# Turning the cube into part of a puzzle - need suggestions



## Kabuthunk (Aug 6, 2010)

I wasn't entirely sure what forum to post this is, but going off the descriptions of the forums, this seemed to be the best bet.

In either case, to make a long story short, I'm trying to find the best way to put a set of coordinates onto a Rubik's Cube, so that it needs to be solved in order to get the coordinates. Those familiar with Geocaching will know what I'm talking about. Otherwise, if you're not familiar, I basically have two strings of characters, each one being 10 characters long ideally (ie: "N49_51.327"). I can pare that down to 9 by removing the space, which I've done below in a few test attempts:







I've concluded that having the strings of characters down the middle rows is bad, since you get the middle-square rotation which could be an issue, and they don't need to solve any corners. Going along two edge rows forces a full solve, but I was hoping to cross over all colours of the cube... which doesn't work well when trying to stop things from intersecting eachother.

I suppose I could remove the dot as well, and strip it down to 8 characters. I need the letter at the beginning however, so 8 is the shortest I would be willing to go. Can anyone think of any better way of arranging the strings of characters over the cube?


tldr: See picture. Got two equal-length lines of 10, 9, or 8 characters each that I need on a cube without them intersecting. Best suggestions that require a full solve?


----------



## hawkmp4 (Aug 6, 2010)

Well, if you want to use all 6 faces, you could put 3 letters on four faces, 4 on two of them. 

The way to do the messages so that they don't intersect is to, on a standard color scheme cube, put one string on the yellow, green, and white faces (and running in that direction) and the other string on the orange, blue, and red faces, again, running in that direction.

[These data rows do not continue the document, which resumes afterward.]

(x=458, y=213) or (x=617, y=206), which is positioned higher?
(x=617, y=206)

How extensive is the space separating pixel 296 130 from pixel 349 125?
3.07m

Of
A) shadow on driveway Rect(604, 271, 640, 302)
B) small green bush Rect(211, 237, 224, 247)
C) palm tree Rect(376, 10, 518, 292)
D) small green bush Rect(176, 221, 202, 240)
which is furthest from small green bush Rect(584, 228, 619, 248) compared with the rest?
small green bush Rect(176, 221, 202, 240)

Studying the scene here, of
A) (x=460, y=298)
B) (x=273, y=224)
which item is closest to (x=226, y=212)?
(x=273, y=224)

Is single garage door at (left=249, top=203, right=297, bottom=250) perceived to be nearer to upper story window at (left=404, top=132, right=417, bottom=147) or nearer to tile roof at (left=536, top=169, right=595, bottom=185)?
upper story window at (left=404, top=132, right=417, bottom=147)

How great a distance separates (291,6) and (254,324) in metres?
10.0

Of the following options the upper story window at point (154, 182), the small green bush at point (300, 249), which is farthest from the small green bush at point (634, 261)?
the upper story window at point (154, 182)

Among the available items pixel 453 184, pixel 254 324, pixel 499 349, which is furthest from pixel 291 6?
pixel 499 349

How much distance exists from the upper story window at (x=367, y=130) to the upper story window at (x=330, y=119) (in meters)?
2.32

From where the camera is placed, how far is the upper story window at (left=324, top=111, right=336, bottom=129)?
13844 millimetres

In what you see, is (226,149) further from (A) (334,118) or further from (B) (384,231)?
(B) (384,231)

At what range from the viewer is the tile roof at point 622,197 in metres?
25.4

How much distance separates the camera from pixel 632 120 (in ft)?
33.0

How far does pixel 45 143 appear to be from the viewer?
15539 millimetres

The orientation of the letters then will distinguish the two strings.


----------



## jiggy (Aug 6, 2010)

This is an interesting idea, but I feel the need to point out that anyone familiar with a Rubik's cube colour scheme could probably figure out the sequence without solving the cube, but just by know where each of the cubies belong.
Having said that, anyone that familiar with a cube could probably solve one quickly enough, so the point is fairly moot.

Using the Rubik's cube as an encryption tool...nice! (If a bit unsecure! =P)


----------



## Kabuthunk (Aug 7, 2010)

Yeah, I figured it's possible someone could just take a picture of all the faces and then kinda... put it together at home in that manner. Although at that point, it'd almost be faster to just solve it, or failing that go back with someone who can .

I haven't had a chance to try out any other configurations yet due to being busy, but I'll let you know what I come up with in case anyone wants to use the idea for their own devices.


----------



## musicninja17 (Aug 8, 2010)

i've been working on a schematic on my ideas of how to build something around a modded cube that acts like a lock, where you have to solve the cube as one step of opening it.


----------



## Zubon (Aug 11, 2010)

musicninja17 said:


> i've been working on a schematic on my ideas of how to build something around a modded cube that acts like a lock, where you have to solve the cube as one step of opening it.




This has already been done with the 3x3 and pyraminx by Oskar Van Deventer.


----------



## musicninja17 (Aug 11, 2010)

Zubon said:


> musicninja17 said:
> 
> 
> > i've been working on a schematic on my ideas of how to build something around a modded cube that acts like a lock, where you have to solve the cube as one step of opening it.
> ...



Not in that sense  Yes i've seen Oskar's stuff, it's so inspirational.
But my ideas lie with thinking outside the box.


----------